Go through the data line by line. Copy each one holding the string "burst".

Supplied data:
══════════

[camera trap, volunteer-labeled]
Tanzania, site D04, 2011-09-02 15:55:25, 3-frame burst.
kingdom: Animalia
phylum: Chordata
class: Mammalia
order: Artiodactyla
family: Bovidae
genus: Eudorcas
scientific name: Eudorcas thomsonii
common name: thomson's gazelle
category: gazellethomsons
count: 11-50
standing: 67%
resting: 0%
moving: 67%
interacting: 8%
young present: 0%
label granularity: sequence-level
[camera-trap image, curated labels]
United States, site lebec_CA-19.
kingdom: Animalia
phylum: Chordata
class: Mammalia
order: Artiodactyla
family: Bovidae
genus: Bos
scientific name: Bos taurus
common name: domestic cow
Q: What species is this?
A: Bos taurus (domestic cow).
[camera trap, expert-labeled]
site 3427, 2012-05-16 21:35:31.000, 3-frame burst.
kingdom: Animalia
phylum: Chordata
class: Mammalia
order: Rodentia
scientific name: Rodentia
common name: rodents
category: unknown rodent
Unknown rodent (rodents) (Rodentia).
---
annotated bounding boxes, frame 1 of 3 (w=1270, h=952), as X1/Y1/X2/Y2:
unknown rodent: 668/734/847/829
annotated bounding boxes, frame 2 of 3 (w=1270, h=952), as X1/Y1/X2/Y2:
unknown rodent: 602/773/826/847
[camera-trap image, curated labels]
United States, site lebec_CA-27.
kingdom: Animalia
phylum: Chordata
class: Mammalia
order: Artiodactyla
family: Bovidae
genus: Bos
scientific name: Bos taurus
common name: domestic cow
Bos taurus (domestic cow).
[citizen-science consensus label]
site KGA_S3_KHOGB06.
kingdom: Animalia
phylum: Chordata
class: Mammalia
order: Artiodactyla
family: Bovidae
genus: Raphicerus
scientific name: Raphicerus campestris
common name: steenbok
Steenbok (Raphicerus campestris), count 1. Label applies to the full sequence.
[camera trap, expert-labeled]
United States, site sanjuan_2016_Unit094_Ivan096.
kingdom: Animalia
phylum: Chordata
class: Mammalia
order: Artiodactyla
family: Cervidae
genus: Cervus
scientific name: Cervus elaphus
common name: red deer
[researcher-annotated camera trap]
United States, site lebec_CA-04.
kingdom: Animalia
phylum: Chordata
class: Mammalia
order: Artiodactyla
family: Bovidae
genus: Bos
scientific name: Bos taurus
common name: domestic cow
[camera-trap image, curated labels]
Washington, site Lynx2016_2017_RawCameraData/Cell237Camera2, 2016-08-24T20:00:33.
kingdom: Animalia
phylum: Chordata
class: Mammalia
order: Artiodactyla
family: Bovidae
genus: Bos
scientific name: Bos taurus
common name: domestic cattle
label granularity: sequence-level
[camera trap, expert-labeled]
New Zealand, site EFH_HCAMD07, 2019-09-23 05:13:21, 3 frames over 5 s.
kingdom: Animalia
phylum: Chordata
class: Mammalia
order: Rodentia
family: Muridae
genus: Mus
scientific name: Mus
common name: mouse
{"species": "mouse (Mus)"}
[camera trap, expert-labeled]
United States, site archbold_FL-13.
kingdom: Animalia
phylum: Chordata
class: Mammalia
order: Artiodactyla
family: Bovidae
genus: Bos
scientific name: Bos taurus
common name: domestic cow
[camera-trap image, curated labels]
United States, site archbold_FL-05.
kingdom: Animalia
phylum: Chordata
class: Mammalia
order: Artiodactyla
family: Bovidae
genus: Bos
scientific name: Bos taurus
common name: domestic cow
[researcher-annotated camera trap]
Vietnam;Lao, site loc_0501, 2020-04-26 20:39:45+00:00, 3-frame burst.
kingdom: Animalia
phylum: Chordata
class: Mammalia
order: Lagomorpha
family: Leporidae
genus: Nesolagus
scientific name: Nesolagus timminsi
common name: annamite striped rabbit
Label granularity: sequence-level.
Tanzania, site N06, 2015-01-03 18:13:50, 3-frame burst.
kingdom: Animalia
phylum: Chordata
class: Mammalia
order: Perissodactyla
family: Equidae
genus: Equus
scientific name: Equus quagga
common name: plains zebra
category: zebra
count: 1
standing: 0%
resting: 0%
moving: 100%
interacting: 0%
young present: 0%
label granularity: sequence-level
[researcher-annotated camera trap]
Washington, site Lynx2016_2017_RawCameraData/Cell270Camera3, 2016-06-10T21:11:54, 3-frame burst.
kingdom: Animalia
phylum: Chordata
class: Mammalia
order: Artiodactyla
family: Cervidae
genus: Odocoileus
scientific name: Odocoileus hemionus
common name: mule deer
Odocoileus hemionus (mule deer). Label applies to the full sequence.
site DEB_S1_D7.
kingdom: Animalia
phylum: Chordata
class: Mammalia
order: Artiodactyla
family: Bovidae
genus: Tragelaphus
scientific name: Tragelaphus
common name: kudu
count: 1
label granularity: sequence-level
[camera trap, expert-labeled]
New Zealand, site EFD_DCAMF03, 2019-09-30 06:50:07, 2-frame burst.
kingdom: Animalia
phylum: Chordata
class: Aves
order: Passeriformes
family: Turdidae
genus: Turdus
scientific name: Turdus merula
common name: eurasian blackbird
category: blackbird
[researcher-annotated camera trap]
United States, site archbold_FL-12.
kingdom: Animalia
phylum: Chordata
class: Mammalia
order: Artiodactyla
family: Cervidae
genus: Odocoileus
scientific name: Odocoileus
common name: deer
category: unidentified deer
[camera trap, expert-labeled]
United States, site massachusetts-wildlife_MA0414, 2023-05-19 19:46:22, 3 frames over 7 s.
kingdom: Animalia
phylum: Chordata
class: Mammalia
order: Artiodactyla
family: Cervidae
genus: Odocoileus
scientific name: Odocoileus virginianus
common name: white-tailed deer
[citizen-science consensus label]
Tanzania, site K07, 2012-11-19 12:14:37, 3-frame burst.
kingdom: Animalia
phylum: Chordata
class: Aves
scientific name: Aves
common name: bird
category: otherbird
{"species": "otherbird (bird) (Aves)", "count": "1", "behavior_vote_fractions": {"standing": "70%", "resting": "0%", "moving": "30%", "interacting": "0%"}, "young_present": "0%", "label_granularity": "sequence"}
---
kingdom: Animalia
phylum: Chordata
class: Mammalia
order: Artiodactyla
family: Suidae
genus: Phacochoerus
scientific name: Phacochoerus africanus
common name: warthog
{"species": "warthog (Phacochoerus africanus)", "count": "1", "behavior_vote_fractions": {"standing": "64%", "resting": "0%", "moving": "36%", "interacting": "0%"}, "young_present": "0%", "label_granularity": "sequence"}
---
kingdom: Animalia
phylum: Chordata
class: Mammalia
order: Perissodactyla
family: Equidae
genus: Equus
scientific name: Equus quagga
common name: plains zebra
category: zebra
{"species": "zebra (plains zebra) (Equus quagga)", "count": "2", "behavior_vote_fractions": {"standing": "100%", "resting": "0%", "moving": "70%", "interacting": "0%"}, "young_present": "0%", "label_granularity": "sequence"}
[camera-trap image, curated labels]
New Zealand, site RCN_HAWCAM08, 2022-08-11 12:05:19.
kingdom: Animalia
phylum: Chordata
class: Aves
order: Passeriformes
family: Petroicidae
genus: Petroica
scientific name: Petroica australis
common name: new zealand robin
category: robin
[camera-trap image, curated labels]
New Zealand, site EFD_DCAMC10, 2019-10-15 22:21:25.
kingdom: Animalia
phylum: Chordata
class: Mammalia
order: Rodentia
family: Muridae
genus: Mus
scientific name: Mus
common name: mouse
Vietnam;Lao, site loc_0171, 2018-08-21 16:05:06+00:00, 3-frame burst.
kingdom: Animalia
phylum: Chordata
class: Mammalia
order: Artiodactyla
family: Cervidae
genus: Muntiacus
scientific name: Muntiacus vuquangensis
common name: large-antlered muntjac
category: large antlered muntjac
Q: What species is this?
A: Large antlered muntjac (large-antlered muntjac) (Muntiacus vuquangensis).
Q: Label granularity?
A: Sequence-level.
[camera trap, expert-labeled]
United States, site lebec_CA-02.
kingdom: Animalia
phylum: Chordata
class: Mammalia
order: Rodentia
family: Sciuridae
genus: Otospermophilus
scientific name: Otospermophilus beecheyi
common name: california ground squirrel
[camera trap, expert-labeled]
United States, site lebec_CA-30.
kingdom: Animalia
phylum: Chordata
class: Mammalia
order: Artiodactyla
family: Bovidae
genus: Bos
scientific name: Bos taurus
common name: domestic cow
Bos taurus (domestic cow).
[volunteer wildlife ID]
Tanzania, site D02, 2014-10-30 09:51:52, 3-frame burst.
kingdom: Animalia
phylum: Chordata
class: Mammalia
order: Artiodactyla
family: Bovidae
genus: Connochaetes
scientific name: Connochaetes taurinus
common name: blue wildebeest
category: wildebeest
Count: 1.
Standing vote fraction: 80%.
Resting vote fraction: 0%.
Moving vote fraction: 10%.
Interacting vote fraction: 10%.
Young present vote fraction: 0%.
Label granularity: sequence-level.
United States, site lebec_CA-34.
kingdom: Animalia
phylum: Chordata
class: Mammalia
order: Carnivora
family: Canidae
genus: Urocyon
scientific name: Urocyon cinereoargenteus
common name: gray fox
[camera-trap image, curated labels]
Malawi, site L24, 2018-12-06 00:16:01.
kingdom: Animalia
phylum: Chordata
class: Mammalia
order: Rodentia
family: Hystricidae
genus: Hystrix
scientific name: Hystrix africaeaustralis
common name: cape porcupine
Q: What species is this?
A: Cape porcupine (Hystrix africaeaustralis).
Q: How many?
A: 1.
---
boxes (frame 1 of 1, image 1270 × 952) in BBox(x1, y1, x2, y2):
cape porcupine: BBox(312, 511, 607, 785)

══════════

Written answer:
Tanzania, site D04, 2011-09-02 15:55:25, 3-frame burst.
site 3427, 2012-05-16 21:35:31.000, 3-frame burst.
Vietnam;Lao, site loc_0501, 2020-04-26 20:39:45+00:00, 3-frame burst.
Tanzania, site N06, 2015-01-03 18:13:50, 3-frame burst.
Washington, site Lynx2016_2017_RawCameraData/Cell270Camera3, 2016-06-10T21:11:54, 3-frame burst.
New Zealand, site EFD_DCAMF03, 2019-09-30 06:50:07, 2-frame burst.
Tanzania, site K07, 2012-11-19 12:14:37, 3-frame burst.
Vietnam;Lao, site loc_0171, 2018-08-21 16:05:06+00:00, 3-frame burst.
Tanzania, site D02, 2014-10-30 09:51:52, 3-frame burst.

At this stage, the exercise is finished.